Mikrobiom der Nase: Multiresistenten Keimen das Eisen wegnehmen

LMU Stabsstelle Kommunikation und Presse
Ludwig-Maximilians-Universität München

    Ob gefährliche Staphylokokken in der Nase überleben, hängt davon ab, welche anderen Bakterien vorhanden sind – und wie sie Eisen gewinnen.

    Ein Forschungsteam um Simon Heilbronner, Professor für Mikrobiologie am Biozentrum der LMU, hat untersucht, wie verschiedene Bakterien, die die Nasenhöhle besiedeln können, mit dem Eisenmangel dort umgehen und miteinander interagieren. Die Ergebnisse der kürzlich im Fachmagazin ISME Journal veröffentlichten Studie zeigen, dass die Zusammensetzung des Mikrobioms beeinflusst, wie gut multiresistente Staphylokokken in der Nase gedeihen können. Das eröffnet Wege für die gezielte Verdrängung potenziell gefährlicher Keime über nasale Probiotika, die ohne den Einsatz von Antibiotika auskommen.

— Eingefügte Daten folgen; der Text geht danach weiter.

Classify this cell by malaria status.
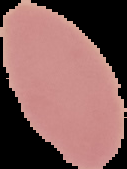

    Wir teilen unseren Körper mit unzähligen Mikroorganismen. Sie bewohnen unseren Darm, die Haut und Körperöffnungen wie Mund und Nase. Wie dieses Mikrobiom zusammengesetzt ist, hat großen Einfluss auf unsere Gesundheit. Während bestimmte Keime nützlich sein können, fügen uns andere Schaden zu. Bei Staphylococcus aureus ist das so eine Sache: „Antibiotikaresistente Staphylokokken können sich unbemerkt im Mikrobiom gesunder Menschen verstecken“, erklärt Simon Heilbronner. Bei einem Drittel aller Menschen ist das der Fall. Solange sie in der Nase bleiben, merken wir davon gar nichts. Wenn sie aber beispielsweise nach einem chirurgischen Eingriff in den Blutkreislauf gelangen, können sie schwerwiegende Krankheiten verursachen. Diese Infektionen sind akut lebensbedrohlich, und auch gegen Notfallreserve-Antibiotika entwickeln sich Resistenzen. Das Problem multiresistenter Krankenhauskeime entwickelt sich zunehmend zu einer globalen Gesundheitskrise. Stellt man vor einem Krankenhausaufenthalt sicher, dass keine der gefährlichen Erreger in der Nase hausen, kann das das Leben der Patienten retten.

    Lebensraum Nase

    Warum Staphylococcus aureus in einigen Nasen vorkommt, in anderen aber nicht, ist bislang kaum bekannt. „Wir wissen erstaunlich wenig über die Faktoren, die bestimmen, ob eine Person von S. aureus bewohnt werden kann“, sagt Heilbronner. Die Genetik des Wirtes und die Umweltbedingungen hätten nur einen mäßigen Einfluss darauf. „Stattdessen wird zunehmend klarer, dass das Vorhandensein bestimmter anderer Bakterien das Wachstum des Krankheitserregers begünstigen oder erschweren kann.“ Weil das mikrobielle Ökosystem der Nase insgesamt wenig erforscht ist, wisse man aber noch viel zu wenig, um die Mechanismen dahinter ausreichend zu verstehen.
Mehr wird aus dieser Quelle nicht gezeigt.